> [引文]
-=-=-=-=-

在实习工作中,要处理一张存有204万记录的表,由于记录是从互联网上取到的,所以里面有一些不太理想的词,比如一些词里混有特殊字符,标点符号,或者有些词根本就是标点符号等等。我写这个程序的目的就是把这些不理想的词找出来,能修改的就修改,没有必要修改的就直接删除。
- for(int i=0;i<205;i++)
- {
- String sql="select * from cat_keyword order by id limit "+i*10001+",10000";
- String best="select * from cat_keyword where id>=(select id from cat_keyword order by id limit "+i*10001+",1)limit 10000";
- rs=stmt.executeQuery(best);
- go.filt(rs);
- }
经试验,第一条sql语句的执行效率是明显不如第二条的。
String best="select * from cat_keyword where id>=(select id from cat_keyword order by id limit "+i*10001+",1)limit 10000";
这条SQL语句尤其适用于offset特别大的情景,因为200多万条记录,到中后期,这个offset是很大的,使用未经优化的SQL语句,到后期是越来越慢。

-=-=-=-=-

> [任务要求]
**1.** 请列出引文中 for 循环代码里出现的所有不同的数字常量。
**2.** 请改写引文中以包含“- for(int i=0;i<205;i++)”的词句开头、以“QL语句,到后期是越来越慢。”结尾的部分，并将其中的“cat_keyword”替换为“keyword_table”。
**3.** 根据引文，实习中要处理的那张表存有多少条记录？

> [数据节选]

-=-=-=-=-

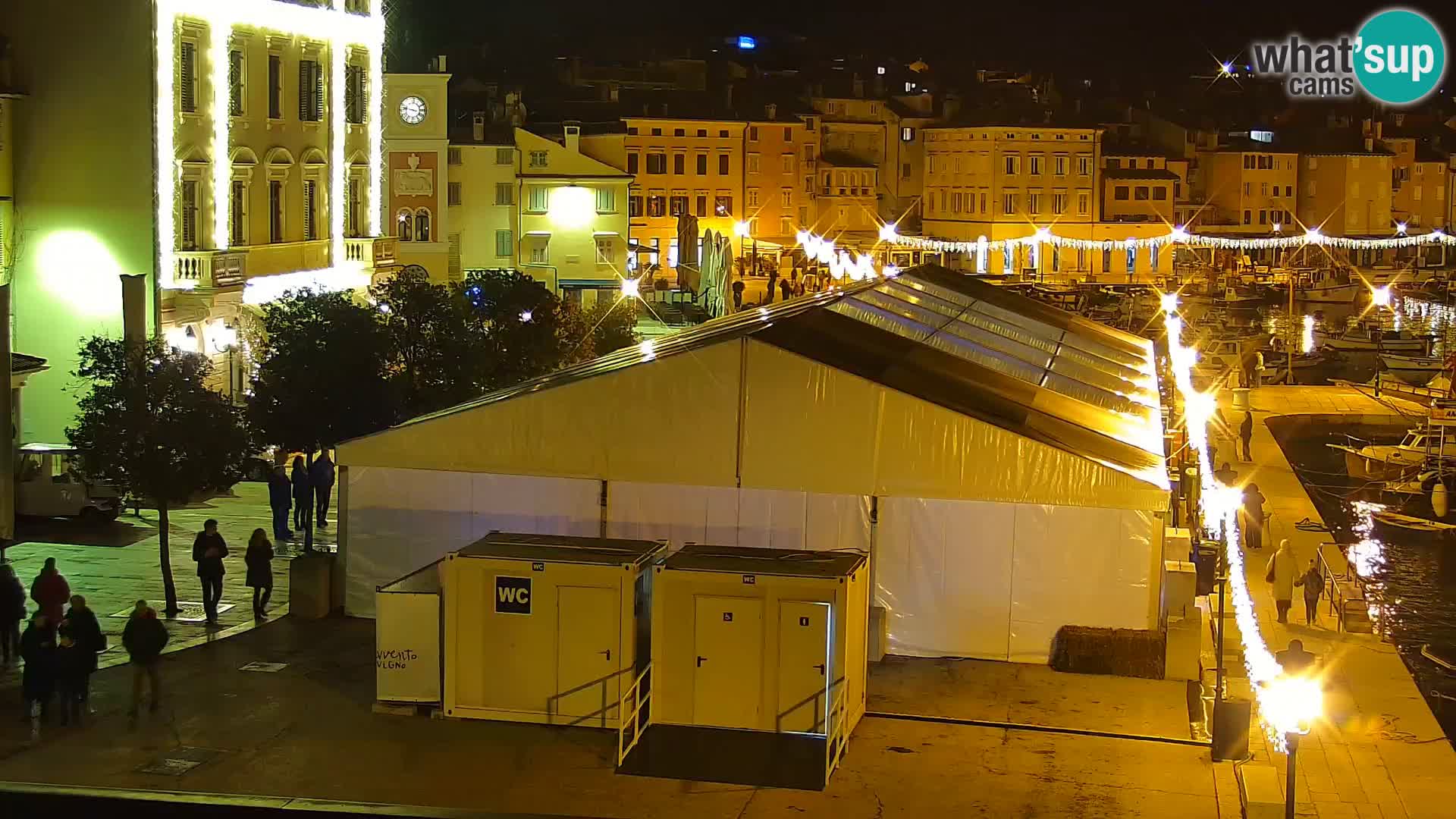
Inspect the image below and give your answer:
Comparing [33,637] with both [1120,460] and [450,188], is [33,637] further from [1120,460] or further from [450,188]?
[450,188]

-=-=-=-=-

> [各题结果]
**1.** 0、205、10001、10000、1

**2.**
- for(int i=0;i<205;i++)
- {
- String sql="select * from keyword_table order by id limit "+i*10001+",10000";
- String best="select * from keyword_table where id>=(select id from keyword_table order by id limit "+i*10001+",1)limit 10000";
- rs=stmt.executeQuery(best);
- go.filt(rs);
- }
经试验,第一条sql语句的执行效率是明显不如第二条的。
String best="select * from keyword_table where id>=(select id from keyword_table order by id limit "+i*10001+",1)limit 10000";
这条SQL语句尤其适用于offset特别大的情景,因为200多万条记录,到中后期,这个offset是很大的,使用未经优化的SQL语句,到后期是越来越慢。

**3.** 204万条。